Another challenging arm balancing pose that opens up the hips, stretches your glutes, strengthens your core and lets you fly! Achieving this pose will build self-confidence and help you overcome your fears and limitations.

Yoga Collective - Flying Pigeon -Eka Pada Galavasana


Step 1

Start in Tadasana.

Step 2

Place your right ankle just above your left knee. Right knee is now pointing to the right, hips are square. Keep the right foot flexed.

Step 3

Start bending your left knee, sitting back into a chair variation.

Step 4

Lean forward and place your hands on the floor in front of you, shoulder distance apart and fingers spread wide to get a good grip on the mat.

Step 5

Bend the elbows and ensure they stay right over your wrists. Gaze slightly in front of you.

Step 6

Place the top of the right shin (just below the right knee) on top of your right triceps. Hook the left triceps with the right foot and toes.

Step 7

Shift the weight into your hands and pull your navel up towards your spine to activate your core.

Step 8

When you feel you have control in your hands start to lift up your left foot bringing the heel up towards your seat.

Step 9

Keep your left toes pointed and start straightening the left leg out. You want to try to keep neck-hip-left leg alignment. Your Drishti remains slightly in front of you.

Step 10

To get out of the pose bring the left knee back in and drop the foot down OR push into your hands, release the right leg and jump back into Chaturanga. Come into Child’s pose and rest for a few breaths. Change side.


If you feel this pose in your wrists you can, to reduce pressure, roll up a mat and place the palm of the hands on the mat and the fingers on the floor.

If elbows fall out to the sides, wider than your hands/shoulders, you can tighten a strap around your arms just over your elbows to keep them together.

If you fear of falling over place a pillow below your head.

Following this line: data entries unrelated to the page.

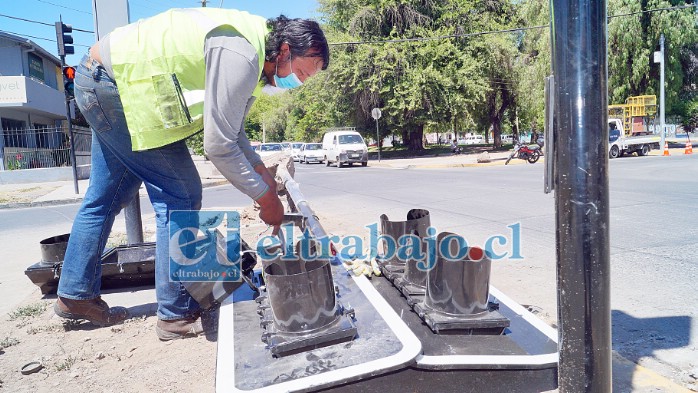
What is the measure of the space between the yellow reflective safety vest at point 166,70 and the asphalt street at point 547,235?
2.32 metres

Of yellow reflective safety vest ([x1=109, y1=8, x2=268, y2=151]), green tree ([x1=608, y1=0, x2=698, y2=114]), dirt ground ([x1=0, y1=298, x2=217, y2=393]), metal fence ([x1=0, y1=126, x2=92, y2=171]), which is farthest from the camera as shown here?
green tree ([x1=608, y1=0, x2=698, y2=114])

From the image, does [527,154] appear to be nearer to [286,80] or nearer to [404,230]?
[404,230]

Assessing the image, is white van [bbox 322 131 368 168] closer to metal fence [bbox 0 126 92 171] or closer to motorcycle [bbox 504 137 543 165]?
motorcycle [bbox 504 137 543 165]

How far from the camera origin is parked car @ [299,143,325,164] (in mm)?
29894

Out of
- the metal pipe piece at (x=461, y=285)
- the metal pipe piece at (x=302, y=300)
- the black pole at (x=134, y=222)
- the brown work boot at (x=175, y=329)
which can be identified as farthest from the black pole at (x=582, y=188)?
the black pole at (x=134, y=222)

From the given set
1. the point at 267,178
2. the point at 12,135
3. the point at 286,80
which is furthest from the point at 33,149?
the point at 286,80

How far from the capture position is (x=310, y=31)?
7.66ft

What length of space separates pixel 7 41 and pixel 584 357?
1138 inches

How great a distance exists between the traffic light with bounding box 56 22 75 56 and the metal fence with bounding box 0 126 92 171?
8535 millimetres

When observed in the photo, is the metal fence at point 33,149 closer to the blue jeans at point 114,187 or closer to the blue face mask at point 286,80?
the blue jeans at point 114,187

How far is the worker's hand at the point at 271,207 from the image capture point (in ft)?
7.89

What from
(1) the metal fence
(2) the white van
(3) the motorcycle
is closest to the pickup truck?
(3) the motorcycle

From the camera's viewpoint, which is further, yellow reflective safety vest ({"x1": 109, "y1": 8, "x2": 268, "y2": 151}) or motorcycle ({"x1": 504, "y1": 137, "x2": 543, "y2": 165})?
motorcycle ({"x1": 504, "y1": 137, "x2": 543, "y2": 165})

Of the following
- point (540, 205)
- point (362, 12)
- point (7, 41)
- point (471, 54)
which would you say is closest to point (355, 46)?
point (362, 12)
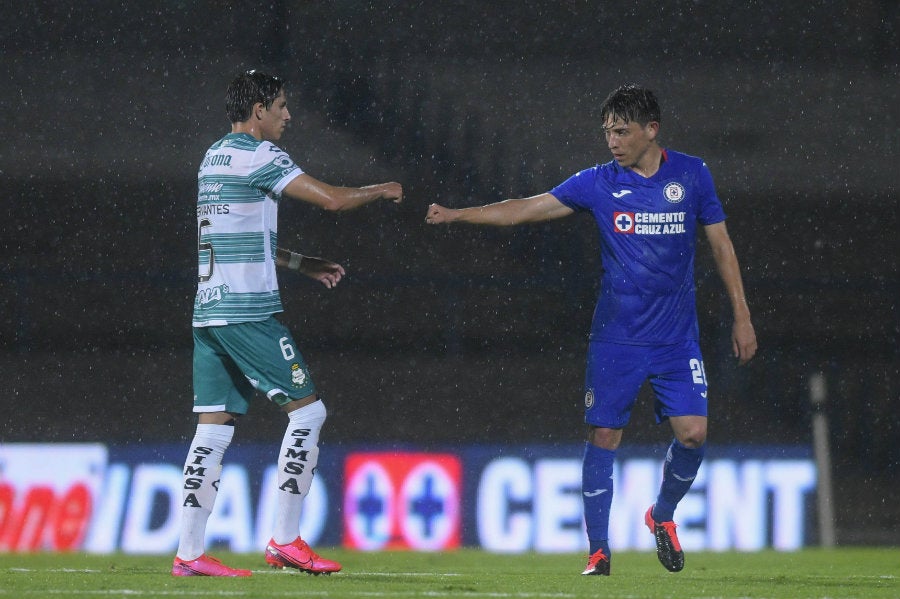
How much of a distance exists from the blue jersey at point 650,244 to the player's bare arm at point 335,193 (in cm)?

  • Strengthens core, wrists, arms and shoulders.
  • Opens up the hips, inner thighs and stretches the glutes.
  • Improves balance.
  • Builds self-confidence and helps overcoming fears and limitations



  • Avoid this pose if you suffer from wrist, elbow or shoulder injuries.
  • You might want to avoid this pose if you feel discomfort and suffer from sciatica, spondylitis or other back/disc problems as the spine is slightly rounded.